Climate Central says climate change is making the 2026 FIFA World Cup Games hotter and has flagged several matches this week that are forecast to be played in climate-change-driven heat.
Among the examples listed, Estádio Dr. Magalhães Pessoa in Portugal is forecast to reach a high of 33.4°C (92.1°F) — above the 28°C athlete performance threshold — with an 11.5°C (20.8°F) departure from normal and a Climate Shift Index of 3. Municipal de La Línea de la Concepción in Spain is also on the list, with a forecast average of 21°C (69.8°F), a departure from normal of 1.2°C (2.2°F) and the same CSI value of 3.
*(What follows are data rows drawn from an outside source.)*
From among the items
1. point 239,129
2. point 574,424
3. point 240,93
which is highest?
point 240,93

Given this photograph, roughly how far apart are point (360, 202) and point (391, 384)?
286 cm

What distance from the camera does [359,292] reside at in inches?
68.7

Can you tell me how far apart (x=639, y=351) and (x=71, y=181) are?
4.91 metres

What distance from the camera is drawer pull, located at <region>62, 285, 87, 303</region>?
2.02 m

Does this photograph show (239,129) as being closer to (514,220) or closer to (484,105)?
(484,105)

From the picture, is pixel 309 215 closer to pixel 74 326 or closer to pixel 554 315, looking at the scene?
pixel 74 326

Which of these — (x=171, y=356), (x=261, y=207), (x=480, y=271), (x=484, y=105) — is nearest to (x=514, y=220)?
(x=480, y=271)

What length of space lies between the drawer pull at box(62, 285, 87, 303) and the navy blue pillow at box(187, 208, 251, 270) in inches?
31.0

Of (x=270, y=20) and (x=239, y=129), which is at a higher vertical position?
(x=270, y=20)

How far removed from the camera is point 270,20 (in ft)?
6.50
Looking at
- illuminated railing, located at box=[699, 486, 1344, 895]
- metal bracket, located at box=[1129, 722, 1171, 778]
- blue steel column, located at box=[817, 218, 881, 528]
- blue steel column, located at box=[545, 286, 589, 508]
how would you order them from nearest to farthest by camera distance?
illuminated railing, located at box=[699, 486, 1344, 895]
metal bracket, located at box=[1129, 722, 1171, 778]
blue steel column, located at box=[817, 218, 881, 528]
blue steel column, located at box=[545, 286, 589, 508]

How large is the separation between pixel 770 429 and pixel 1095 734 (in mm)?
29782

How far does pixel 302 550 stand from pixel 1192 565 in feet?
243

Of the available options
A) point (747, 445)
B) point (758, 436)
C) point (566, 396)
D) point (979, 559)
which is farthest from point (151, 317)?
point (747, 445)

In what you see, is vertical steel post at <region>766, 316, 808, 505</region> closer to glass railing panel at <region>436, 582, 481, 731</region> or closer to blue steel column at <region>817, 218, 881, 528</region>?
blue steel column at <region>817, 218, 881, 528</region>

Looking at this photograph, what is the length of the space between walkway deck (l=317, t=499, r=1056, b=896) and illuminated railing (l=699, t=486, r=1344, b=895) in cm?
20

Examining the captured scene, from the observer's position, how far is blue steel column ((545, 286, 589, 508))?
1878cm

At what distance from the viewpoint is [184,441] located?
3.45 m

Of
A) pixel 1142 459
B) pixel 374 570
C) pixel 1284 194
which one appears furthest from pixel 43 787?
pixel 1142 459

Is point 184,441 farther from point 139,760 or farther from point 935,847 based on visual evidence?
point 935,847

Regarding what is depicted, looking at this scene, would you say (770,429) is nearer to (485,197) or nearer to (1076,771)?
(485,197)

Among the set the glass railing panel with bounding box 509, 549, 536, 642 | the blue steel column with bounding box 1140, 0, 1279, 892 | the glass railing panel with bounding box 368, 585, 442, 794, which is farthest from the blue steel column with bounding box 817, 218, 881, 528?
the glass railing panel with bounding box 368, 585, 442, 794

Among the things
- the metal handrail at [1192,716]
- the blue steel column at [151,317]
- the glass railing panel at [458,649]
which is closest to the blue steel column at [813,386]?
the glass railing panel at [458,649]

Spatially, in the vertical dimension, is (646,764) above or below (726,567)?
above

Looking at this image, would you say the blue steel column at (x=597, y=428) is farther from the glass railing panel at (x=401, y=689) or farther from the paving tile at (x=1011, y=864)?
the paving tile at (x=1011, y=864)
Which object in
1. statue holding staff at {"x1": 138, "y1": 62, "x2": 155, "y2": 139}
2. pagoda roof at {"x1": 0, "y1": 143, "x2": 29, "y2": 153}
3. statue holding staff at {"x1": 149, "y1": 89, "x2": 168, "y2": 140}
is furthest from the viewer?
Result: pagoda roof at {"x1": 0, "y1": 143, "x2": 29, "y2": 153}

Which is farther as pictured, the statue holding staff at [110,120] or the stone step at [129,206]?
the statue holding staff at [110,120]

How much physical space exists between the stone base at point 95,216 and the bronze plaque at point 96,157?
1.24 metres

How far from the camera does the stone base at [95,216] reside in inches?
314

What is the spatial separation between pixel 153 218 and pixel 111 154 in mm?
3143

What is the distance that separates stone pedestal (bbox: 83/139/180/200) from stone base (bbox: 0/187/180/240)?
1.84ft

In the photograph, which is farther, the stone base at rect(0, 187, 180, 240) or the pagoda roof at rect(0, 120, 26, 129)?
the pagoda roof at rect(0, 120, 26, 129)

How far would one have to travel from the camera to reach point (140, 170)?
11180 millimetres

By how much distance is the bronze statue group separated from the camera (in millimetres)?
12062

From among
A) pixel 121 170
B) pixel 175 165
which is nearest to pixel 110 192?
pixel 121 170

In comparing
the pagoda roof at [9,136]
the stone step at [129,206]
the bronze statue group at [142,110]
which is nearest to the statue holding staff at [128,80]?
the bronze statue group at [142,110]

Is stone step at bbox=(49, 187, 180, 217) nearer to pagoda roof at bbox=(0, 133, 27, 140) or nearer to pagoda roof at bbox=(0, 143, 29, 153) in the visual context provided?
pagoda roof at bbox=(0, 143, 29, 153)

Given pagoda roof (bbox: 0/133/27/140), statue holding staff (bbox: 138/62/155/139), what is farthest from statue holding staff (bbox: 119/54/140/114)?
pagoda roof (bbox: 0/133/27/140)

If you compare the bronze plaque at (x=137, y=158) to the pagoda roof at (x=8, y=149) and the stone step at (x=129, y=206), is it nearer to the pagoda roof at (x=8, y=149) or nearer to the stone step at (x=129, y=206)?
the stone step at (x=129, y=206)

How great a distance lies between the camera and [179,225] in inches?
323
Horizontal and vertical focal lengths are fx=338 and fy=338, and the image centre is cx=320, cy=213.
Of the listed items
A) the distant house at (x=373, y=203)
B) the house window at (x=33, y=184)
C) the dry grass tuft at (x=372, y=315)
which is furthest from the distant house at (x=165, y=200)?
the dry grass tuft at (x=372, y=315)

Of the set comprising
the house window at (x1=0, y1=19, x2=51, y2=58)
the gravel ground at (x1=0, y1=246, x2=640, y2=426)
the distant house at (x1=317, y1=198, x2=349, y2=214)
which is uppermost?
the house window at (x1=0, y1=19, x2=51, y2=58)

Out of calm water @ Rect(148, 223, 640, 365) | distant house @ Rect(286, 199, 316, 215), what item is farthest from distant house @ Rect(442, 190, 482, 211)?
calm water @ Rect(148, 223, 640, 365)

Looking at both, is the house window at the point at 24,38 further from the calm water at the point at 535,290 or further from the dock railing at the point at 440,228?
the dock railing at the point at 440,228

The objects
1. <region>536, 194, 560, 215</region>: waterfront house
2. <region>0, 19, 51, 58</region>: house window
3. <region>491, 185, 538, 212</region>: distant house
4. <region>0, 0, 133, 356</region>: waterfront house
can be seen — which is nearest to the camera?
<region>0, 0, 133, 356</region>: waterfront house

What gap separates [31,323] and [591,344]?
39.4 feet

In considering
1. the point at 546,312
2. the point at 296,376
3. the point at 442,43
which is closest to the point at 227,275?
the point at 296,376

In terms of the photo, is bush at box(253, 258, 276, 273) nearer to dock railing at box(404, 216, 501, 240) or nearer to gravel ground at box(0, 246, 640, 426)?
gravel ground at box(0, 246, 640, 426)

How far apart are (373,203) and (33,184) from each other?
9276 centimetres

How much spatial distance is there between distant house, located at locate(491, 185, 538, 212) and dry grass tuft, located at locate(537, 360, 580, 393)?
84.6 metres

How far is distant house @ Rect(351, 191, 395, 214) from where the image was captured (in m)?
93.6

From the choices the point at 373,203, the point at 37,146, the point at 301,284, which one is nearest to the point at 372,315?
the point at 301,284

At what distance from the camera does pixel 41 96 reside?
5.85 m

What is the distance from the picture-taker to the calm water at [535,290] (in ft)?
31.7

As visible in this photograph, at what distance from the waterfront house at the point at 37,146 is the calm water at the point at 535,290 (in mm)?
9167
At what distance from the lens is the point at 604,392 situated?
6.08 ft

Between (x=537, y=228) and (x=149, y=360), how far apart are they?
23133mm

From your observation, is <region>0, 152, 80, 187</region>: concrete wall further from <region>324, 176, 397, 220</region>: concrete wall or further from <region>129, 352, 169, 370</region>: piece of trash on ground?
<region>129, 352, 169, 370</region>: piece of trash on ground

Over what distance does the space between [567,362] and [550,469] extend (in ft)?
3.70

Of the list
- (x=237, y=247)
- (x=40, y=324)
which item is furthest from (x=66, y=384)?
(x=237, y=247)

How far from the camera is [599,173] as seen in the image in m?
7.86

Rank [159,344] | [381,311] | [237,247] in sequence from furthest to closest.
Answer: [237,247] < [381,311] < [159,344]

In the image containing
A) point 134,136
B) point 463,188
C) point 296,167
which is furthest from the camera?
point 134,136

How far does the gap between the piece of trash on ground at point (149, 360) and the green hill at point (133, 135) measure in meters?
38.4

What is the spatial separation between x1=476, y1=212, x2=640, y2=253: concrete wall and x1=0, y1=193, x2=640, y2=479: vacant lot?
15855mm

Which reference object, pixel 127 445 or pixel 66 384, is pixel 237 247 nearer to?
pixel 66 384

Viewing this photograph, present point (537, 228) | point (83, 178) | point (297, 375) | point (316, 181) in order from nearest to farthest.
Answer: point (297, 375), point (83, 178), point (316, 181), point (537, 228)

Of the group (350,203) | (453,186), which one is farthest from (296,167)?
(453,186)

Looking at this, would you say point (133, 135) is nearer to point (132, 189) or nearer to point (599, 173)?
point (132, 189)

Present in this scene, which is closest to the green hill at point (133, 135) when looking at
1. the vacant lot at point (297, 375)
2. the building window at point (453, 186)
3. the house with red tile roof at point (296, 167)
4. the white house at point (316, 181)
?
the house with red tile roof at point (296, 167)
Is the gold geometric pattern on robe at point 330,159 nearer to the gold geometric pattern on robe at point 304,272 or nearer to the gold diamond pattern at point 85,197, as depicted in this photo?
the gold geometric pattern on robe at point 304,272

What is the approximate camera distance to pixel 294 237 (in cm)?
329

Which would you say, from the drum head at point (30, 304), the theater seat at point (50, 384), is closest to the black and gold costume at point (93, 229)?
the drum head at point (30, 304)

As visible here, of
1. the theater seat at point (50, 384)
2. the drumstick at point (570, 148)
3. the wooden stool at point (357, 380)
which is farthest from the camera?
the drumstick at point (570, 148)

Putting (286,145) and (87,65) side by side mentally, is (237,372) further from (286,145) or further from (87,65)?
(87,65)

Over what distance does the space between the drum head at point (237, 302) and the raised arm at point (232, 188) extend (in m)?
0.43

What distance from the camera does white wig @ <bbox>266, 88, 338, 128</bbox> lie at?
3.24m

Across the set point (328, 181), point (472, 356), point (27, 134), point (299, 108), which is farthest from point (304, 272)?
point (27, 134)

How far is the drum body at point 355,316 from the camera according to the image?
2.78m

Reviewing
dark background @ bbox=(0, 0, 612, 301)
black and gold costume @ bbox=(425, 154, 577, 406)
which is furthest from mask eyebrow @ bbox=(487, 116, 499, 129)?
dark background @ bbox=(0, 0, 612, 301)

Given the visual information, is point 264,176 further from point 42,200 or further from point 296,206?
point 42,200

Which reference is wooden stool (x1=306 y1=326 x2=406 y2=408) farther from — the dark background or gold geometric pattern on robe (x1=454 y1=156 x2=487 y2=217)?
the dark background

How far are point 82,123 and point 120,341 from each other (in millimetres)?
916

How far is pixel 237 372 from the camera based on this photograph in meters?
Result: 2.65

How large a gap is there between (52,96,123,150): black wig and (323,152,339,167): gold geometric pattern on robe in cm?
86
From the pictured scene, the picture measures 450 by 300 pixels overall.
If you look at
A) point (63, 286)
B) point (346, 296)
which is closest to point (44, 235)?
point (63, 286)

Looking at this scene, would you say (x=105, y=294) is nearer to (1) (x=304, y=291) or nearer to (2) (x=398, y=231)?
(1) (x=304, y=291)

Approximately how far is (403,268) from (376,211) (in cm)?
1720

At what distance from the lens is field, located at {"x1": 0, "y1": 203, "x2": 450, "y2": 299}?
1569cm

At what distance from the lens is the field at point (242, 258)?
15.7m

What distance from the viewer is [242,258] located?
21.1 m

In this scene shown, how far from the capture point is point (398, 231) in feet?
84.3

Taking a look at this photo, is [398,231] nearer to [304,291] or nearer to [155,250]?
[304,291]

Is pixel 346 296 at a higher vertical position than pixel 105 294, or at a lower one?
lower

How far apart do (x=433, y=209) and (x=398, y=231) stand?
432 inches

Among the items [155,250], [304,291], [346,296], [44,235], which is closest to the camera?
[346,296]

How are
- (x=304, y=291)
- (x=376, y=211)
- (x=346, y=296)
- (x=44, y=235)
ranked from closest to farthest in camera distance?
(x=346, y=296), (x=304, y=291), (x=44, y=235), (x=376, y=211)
The numbers matter because they link a concrete temperature threshold to athlete outcomes: 28°C is identified as the point above which player performance can be expected to slow, and several fixtures this week sit near or above that line. The departures from normal — 11.5°C at Magalhães Pessoa and 1.2°C at La Línea — show how much these days deviate from historical expectations, not just the absolute temperature on the thermometer.
The Climate Shift Index measures how climate change influences temperatures; a CSI of 2 means those conditions were made at least two times as likely by climate change. Climate Central has built an information hub to explore how rising heat could slow down player performance across all of the 2026 World Cup matches and to track heat risks as they develop.
There is, however, a complication worth noting. A CSI of 3 appears alongside both sites, yet one venue — Estádio Dr. Magalhães Pessoa — is forecast well above the 28°C athlete threshold while Municipal de La Línea de la Concepción is not. That reveals a gap between attribution and immediate player risk: a higher CSI signals a stronger climate-driven change in likelihood, but it does not translate directly into the same on-field heat outcome at every venue on the same day. In short, stronger climate influence does not mean identical local temperatures or identical risks to athletes.
Practically speaking, the combination of a forecast above 28°C and a large departure from normal at Magalhães Pessoa suggests a clear short-term risk to players in matches held there: higher temperatures are linked to slower performance across the tournament, and the Portuguese venue meets both the threshold and an unusually large anomaly. Other listed matches this week may sit below the threshold yet still carry elevated climate attribution, which complicates how teams and organizers assess day-to-day risk.
What remains unresolved is which specific 2026 World Cup matches will face the worst heat overall. Climate Central’s hub is positioned as the ongoing tool to follow those developments and to watch how attribution and forecasted highs converge as the tournament approaches. For readers and teams wanting a running read on heat risk, that hub is the place to monitor, because CSI values, departures from normal and absolute temperatures will continue to shift — and the single match-level map of greatest risk has not been fully spelled out yet.